## WHAT THIS TASK INVOLVES
Print the full listing exactly.

(Saved entries)
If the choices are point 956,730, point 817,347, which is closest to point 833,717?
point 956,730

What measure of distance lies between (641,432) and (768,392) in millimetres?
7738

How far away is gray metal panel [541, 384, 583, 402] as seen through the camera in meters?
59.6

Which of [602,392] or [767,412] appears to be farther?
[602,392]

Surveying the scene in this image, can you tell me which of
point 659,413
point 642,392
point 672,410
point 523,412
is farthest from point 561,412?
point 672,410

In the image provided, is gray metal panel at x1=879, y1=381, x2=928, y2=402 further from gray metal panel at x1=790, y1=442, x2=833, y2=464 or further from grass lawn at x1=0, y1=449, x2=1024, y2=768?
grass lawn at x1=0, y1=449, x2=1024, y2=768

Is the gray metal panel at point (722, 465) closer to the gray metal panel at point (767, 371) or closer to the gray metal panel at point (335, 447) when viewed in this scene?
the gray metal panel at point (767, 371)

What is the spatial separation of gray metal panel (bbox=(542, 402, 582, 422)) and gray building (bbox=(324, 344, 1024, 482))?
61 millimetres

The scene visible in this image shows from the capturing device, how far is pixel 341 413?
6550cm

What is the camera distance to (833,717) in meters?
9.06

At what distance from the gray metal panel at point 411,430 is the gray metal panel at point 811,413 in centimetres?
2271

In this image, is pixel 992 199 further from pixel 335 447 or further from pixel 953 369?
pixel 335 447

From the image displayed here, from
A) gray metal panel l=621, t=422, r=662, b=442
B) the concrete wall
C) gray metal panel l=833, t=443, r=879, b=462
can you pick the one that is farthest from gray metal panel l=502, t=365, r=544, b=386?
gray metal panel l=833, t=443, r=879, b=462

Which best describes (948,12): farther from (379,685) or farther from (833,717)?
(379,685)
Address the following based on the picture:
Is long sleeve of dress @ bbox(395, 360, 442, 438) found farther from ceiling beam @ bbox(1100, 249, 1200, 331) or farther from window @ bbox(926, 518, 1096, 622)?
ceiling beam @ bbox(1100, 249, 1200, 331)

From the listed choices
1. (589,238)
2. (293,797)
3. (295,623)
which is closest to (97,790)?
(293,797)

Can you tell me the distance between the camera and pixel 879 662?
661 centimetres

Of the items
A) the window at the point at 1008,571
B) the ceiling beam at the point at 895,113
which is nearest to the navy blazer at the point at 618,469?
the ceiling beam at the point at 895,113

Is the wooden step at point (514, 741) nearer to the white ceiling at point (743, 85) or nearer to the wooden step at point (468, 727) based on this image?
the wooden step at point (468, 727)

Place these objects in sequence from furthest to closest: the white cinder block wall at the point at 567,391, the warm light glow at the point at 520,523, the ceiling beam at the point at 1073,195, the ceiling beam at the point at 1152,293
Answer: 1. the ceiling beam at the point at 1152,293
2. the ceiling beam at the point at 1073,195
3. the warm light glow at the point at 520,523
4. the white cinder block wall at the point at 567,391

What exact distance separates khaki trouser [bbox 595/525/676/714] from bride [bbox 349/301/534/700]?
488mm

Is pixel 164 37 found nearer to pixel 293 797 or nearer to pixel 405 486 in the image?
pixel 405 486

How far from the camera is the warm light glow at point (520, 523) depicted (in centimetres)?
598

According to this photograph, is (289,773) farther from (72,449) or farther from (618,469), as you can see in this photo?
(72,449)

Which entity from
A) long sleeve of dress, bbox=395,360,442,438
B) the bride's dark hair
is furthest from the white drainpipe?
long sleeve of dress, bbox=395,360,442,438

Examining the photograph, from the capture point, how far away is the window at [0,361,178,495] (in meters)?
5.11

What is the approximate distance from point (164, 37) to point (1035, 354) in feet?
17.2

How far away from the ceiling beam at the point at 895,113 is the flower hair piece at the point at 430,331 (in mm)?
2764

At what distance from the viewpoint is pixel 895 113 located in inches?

## EXERCISE RESULT
If the choices are point 956,730, point 817,347, which is closest to point 833,717?
point 956,730

What measure of distance lies between (641,432) and (768,392) in millimetres?
7738

How far away is gray metal panel [541, 384, 583, 402] as seen through the camera in meters?
59.6

Which of [602,392] or [767,412] appears to be farther?
[602,392]

Surveying the scene in this image, can you tell me which of
point 659,413
point 642,392
point 672,410
point 523,412
is farthest from point 561,412?
point 672,410

In the image provided, is gray metal panel at x1=879, y1=381, x2=928, y2=402 further from gray metal panel at x1=790, y1=442, x2=833, y2=464 or further from grass lawn at x1=0, y1=449, x2=1024, y2=768?
grass lawn at x1=0, y1=449, x2=1024, y2=768

Is the gray metal panel at point (722, 465) closer to the gray metal panel at point (767, 371) or closer to the gray metal panel at point (335, 447) when viewed in this scene?
the gray metal panel at point (767, 371)

What is the spatial separation of gray metal panel (bbox=(542, 402, 582, 422)) and gray building (bbox=(324, 344, 1024, 482))?
61 millimetres

The scene visible in this image shows from the capturing device, how far is pixel 341 413?
6550cm

What is the camera distance to (833,717) in meters?
9.06

At what distance from the gray metal panel at point 411,430 is the gray metal panel at point 811,413 in centimetres?
2271

In this image, is pixel 992 199 further from pixel 335 447 or further from pixel 953 369?
pixel 335 447

From the image displayed here, from
A) gray metal panel l=621, t=422, r=662, b=442
B) the concrete wall
C) gray metal panel l=833, t=443, r=879, b=462
can you pick the one that is farthest from gray metal panel l=502, t=365, r=544, b=386?
gray metal panel l=833, t=443, r=879, b=462

Which best describes (948,12): farther from (379,685) or farther from (833,717)?
(379,685)
Address the following based on the picture:
Is long sleeve of dress @ bbox(395, 360, 442, 438) found farther from ceiling beam @ bbox(1100, 249, 1200, 331) or farther from window @ bbox(926, 518, 1096, 622)?
ceiling beam @ bbox(1100, 249, 1200, 331)

From the listed choices
1. (589,238)
2. (293,797)
3. (295,623)
which is closest to (97,790)?
(293,797)

Can you tell me the distance between the camera and pixel 879 662?
661 centimetres

Of the items
A) the window at the point at 1008,571
B) the ceiling beam at the point at 895,113
which is nearest to the navy blazer at the point at 618,469?
the ceiling beam at the point at 895,113

Is the wooden step at point (514, 741) nearer to the white ceiling at point (743, 85) or nearer to the wooden step at point (468, 727) based on this image?
the wooden step at point (468, 727)

Place these objects in sequence from furthest to closest: the white cinder block wall at the point at 567,391, the warm light glow at the point at 520,523, the ceiling beam at the point at 1073,195, the ceiling beam at the point at 1152,293
Answer: 1. the ceiling beam at the point at 1152,293
2. the ceiling beam at the point at 1073,195
3. the warm light glow at the point at 520,523
4. the white cinder block wall at the point at 567,391

What exact distance separates khaki trouser [bbox 595/525/676/714] from bride [bbox 349/301/534/700]?
488mm

Is pixel 164 37 found nearer to pixel 293 797 or nearer to pixel 405 486 in the image?
pixel 405 486

How far from the camera is the warm light glow at point (520, 523) depicted (in centimetres)?
598

According to this photograph, is (289,773) farther from (72,449) or farther from (618,469), as you can see in this photo?
(72,449)

Which entity from
A) long sleeve of dress, bbox=395,360,442,438
B) the bride's dark hair
is furthest from the white drainpipe?
long sleeve of dress, bbox=395,360,442,438

Examining the photograph, from the capture point, how far away is the window at [0,361,178,495] (in meters)?
5.11

What is the approximate distance from point (164, 37) to point (1035, 354) in feet?
17.2

How far away from the ceiling beam at the point at 895,113 is the flower hair piece at the point at 430,331 (in mm)?
2764

At what distance from the viewpoint is pixel 895 113 located in inches?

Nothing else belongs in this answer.